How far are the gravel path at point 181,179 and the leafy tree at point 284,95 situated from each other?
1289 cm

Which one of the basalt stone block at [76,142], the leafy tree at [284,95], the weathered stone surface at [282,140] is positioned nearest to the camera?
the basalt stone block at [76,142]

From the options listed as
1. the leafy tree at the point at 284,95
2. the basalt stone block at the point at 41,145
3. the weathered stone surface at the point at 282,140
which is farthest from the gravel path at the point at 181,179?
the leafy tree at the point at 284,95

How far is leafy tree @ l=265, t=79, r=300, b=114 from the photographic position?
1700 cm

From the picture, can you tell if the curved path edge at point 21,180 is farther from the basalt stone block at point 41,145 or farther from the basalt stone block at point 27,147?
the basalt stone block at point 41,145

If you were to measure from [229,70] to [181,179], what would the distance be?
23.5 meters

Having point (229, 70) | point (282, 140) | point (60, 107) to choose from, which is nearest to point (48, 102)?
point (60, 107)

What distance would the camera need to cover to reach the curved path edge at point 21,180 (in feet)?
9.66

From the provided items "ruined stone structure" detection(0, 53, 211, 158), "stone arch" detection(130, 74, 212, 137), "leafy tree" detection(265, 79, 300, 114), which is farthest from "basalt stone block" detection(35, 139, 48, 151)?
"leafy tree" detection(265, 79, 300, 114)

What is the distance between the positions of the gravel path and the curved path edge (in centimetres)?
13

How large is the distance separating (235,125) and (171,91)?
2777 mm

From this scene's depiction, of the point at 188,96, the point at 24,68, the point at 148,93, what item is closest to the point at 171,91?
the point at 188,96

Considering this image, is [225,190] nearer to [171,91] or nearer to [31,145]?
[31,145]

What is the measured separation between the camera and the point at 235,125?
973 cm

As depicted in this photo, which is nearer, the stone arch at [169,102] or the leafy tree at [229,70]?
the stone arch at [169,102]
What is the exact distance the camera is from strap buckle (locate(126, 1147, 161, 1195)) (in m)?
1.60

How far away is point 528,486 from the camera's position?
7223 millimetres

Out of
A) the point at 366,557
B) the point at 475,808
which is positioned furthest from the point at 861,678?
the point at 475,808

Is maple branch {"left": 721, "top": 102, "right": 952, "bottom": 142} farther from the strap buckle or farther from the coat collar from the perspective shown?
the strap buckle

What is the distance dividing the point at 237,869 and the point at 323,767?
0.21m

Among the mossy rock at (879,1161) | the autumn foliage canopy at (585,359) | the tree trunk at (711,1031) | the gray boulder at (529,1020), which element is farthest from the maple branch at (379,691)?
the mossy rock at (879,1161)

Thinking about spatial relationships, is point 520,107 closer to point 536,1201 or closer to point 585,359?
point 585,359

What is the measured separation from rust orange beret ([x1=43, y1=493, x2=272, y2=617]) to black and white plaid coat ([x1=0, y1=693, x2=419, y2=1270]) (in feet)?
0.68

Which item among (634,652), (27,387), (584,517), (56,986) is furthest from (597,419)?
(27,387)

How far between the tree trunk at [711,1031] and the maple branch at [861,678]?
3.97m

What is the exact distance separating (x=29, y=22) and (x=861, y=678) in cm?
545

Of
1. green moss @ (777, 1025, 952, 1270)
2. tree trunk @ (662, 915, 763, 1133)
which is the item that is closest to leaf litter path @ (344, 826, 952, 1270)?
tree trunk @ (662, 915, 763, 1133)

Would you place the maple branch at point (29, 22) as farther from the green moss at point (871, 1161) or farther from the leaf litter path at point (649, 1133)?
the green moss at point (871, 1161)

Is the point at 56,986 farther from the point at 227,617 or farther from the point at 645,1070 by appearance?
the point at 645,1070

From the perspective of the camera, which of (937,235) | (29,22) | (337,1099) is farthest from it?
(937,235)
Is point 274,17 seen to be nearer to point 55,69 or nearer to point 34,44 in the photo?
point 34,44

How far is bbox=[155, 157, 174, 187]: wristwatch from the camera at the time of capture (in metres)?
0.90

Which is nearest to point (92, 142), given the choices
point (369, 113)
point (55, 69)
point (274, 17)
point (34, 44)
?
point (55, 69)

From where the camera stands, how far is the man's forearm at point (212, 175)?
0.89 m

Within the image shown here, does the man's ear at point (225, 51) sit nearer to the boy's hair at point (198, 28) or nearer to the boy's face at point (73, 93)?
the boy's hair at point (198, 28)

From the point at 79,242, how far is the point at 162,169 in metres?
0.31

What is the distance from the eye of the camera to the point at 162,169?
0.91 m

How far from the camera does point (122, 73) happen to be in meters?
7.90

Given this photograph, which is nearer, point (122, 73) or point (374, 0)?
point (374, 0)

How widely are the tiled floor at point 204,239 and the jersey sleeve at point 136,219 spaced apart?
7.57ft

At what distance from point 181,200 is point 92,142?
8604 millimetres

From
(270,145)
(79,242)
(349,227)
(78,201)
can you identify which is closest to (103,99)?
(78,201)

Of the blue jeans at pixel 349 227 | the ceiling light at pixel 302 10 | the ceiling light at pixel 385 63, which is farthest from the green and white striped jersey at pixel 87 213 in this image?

Challenge
Return all of the data word for word.

Solved problem
How far are the gravel path at point 181,179 and the leafy tree at point 284,95 situated from each other?
1289 cm

Which one of the basalt stone block at [76,142], the leafy tree at [284,95], the weathered stone surface at [282,140] is positioned nearest to the camera?
the basalt stone block at [76,142]

From the options listed as
1. the leafy tree at the point at 284,95
2. the basalt stone block at the point at 41,145
3. the weathered stone surface at the point at 282,140
which is farthest from the gravel path at the point at 181,179?
the leafy tree at the point at 284,95

How far is leafy tree @ l=265, t=79, r=300, b=114 from the photographic position?
1700 cm

From the picture, can you tell if the curved path edge at point 21,180 is farther from the basalt stone block at point 41,145 or farther from the basalt stone block at point 27,147?
the basalt stone block at point 41,145

If you were to measure from [229,70] to [181,179], what would the distance be?
23.5 meters

Having point (229, 70) | point (282, 140) | point (60, 107) to choose from, which is nearest to point (48, 102)?
point (60, 107)

What distance would the camera need to cover to reach the curved path edge at point 21,180 (in feet)?
9.66

From the provided items "ruined stone structure" detection(0, 53, 211, 158), "stone arch" detection(130, 74, 212, 137), "leafy tree" detection(265, 79, 300, 114), which is farthest from "basalt stone block" detection(35, 139, 48, 151)?
"leafy tree" detection(265, 79, 300, 114)

What is the distance between the positions of the gravel path and the curved path edge (in centimetres)?
13

How large is the distance separating (235,125) and (171,91)?
2777 mm

From this scene's depiction, of the point at 188,96, the point at 24,68, the point at 148,93, what item is closest to the point at 171,91?
the point at 188,96

Considering this image, is [225,190] nearer to [171,91] or nearer to [31,145]?
[31,145]

What is the measured separation between the camera and the point at 235,125?
973 cm

As depicted in this photo, which is nearer, the stone arch at [169,102] or the leafy tree at [229,70]?
the stone arch at [169,102]
What is the exact distance the camera is from strap buckle (locate(126, 1147, 161, 1195)) (in m)?
1.60

How far away is point 528,486 from the camera's position?
7223 millimetres

Out of
A) the point at 366,557
B) the point at 475,808
which is positioned furthest from the point at 861,678?
the point at 475,808

Is maple branch {"left": 721, "top": 102, "right": 952, "bottom": 142} farther from the strap buckle or farther from the coat collar from the perspective shown?
the strap buckle

What is the distance dividing the point at 237,869 and the point at 323,767?
0.21m

Among the mossy rock at (879,1161) | the autumn foliage canopy at (585,359) | the tree trunk at (711,1031) | the gray boulder at (529,1020), which element is farthest from the maple branch at (379,691)?
the mossy rock at (879,1161)

Thinking about spatial relationships, is point 520,107 closer to point 536,1201 or closer to point 585,359?
point 585,359

What is the measured separation from rust orange beret ([x1=43, y1=493, x2=272, y2=617]) to black and white plaid coat ([x1=0, y1=693, x2=419, y2=1270]) (in feet)?
0.68

Which item among (634,652), (27,387), (584,517), (56,986) is furthest from (597,419)?
(27,387)

How far between the tree trunk at [711,1031] and the maple branch at [861,678]?
3.97m

What is the exact distance separating (x=29, y=22) and (x=861, y=678) in cm?
545

Of
1. green moss @ (777, 1025, 952, 1270)
2. tree trunk @ (662, 915, 763, 1133)
which is the item that is closest to leaf litter path @ (344, 826, 952, 1270)?
tree trunk @ (662, 915, 763, 1133)

Would you place the maple branch at point (29, 22) as farther from the green moss at point (871, 1161) or farther from the leaf litter path at point (649, 1133)?
the green moss at point (871, 1161)

Is the point at 56,986 farther from the point at 227,617 or farther from the point at 645,1070 by appearance?
the point at 645,1070

From the perspective of the camera, which of (937,235) | (29,22) | (337,1099) is farthest from it?
(937,235)
Is point 274,17 seen to be nearer to point 55,69 or nearer to point 34,44 in the photo?
point 34,44

How far is bbox=[155, 157, 174, 187]: wristwatch from the camera at the time of capture (in metres)?
0.90

Which is nearest to point (92, 142), given the choices
point (369, 113)
point (55, 69)
point (274, 17)
point (34, 44)
?
point (55, 69)

From where the camera stands, how far is the man's forearm at point (212, 175)?
0.89 m

Within the image shown here, does the man's ear at point (225, 51) sit nearer to the boy's hair at point (198, 28) or nearer to the boy's face at point (73, 93)?
the boy's hair at point (198, 28)

From the point at 79,242, how far is the point at 162,169 in metres?
0.31

What is the distance from the eye of the camera to the point at 162,169?
0.91 m

How far from the camera does point (122, 73) happen to be in meters?
7.90

Given this photograph, which is nearer, point (122, 73) or point (374, 0)?
point (374, 0)

How widely are the tiled floor at point 204,239 and the jersey sleeve at point 136,219 spaced apart?
7.57ft

At what distance from point 181,200 is point 92,142?
8604 millimetres

From
(270,145)
(79,242)
(349,227)
(78,201)
can you identify which is closest to (103,99)?
(78,201)

Of the blue jeans at pixel 349 227 | the ceiling light at pixel 302 10 | the ceiling light at pixel 385 63, which is farthest from the green and white striped jersey at pixel 87 213 in this image?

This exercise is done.